> _Work to do_:
Copy every item below word for word, but leave out the pictures.

[Questions about scene geometry]
-- begin --

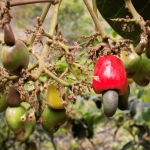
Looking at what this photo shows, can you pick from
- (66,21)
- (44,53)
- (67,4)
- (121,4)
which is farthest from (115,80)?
(67,4)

-- end --

> _Task response_:
Looking at what this photo shows, can you pick from
- (66,21)
- (44,53)
- (67,4)
- (121,4)
which is farthest from (115,80)?
(67,4)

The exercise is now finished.